┌─ DATA SUPPLIED
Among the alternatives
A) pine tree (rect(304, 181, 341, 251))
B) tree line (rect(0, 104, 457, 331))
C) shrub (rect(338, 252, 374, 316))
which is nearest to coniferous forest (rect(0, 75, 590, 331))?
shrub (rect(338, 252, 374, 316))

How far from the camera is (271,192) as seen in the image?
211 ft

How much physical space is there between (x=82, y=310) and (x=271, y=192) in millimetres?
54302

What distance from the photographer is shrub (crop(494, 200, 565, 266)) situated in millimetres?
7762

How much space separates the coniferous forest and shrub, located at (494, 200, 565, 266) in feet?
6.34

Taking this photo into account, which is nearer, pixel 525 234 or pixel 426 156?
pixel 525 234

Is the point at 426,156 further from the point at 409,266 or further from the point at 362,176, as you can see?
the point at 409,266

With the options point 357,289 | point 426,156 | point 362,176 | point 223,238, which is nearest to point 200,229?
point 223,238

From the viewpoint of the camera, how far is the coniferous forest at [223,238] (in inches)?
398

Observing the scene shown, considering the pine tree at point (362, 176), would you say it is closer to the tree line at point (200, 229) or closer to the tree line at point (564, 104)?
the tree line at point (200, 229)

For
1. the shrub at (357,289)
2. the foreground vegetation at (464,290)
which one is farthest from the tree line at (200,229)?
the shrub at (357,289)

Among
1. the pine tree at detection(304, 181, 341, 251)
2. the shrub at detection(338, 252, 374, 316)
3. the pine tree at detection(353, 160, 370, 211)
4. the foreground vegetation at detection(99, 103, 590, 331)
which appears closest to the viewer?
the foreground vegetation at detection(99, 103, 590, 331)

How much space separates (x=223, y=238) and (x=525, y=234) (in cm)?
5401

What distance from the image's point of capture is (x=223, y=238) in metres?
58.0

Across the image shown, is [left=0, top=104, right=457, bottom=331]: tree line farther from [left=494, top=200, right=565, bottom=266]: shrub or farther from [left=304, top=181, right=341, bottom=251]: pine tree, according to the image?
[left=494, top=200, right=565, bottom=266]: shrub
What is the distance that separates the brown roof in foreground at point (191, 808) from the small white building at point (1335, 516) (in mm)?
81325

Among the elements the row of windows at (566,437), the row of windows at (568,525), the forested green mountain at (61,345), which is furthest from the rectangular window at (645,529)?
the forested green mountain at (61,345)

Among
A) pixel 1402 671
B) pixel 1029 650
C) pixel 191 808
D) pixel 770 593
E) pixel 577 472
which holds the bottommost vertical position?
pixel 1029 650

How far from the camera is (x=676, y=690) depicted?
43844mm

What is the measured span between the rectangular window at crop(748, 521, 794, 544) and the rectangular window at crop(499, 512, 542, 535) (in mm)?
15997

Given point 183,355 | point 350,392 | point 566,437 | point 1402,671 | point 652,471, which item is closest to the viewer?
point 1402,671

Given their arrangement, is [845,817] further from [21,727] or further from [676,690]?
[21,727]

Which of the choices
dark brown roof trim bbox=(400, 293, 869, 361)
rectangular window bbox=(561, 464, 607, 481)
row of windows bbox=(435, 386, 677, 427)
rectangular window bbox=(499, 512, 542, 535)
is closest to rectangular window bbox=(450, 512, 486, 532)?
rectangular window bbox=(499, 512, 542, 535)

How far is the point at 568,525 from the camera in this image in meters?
└─
THE EXERCISE: Set down exactly what runs from the line with "How far from the camera is (x=676, y=690)" to the last line of the data above, including both of those lines and no others.

ANSWER TO THIS PROBLEM:
How far from the camera is (x=676, y=690) depicted?
43844mm

What is the measured span between the rectangular window at crop(748, 521, 794, 544) and the rectangular window at crop(499, 512, 542, 535) (in mm)?
15997

Given point 183,355 | point 350,392 | point 566,437 | point 1402,671 | point 652,471, which item is closest to the viewer?
point 1402,671

Given their arrangement, is [845,817] further from [21,727] or further from [676,690]?
[21,727]

Which of the choices
dark brown roof trim bbox=(400, 293, 869, 361)
rectangular window bbox=(561, 464, 607, 481)
row of windows bbox=(435, 386, 677, 427)
rectangular window bbox=(499, 512, 542, 535)
is closest to rectangular window bbox=(450, 512, 486, 532)?
rectangular window bbox=(499, 512, 542, 535)

How far is the point at 568,525 from the camera in this image in meters?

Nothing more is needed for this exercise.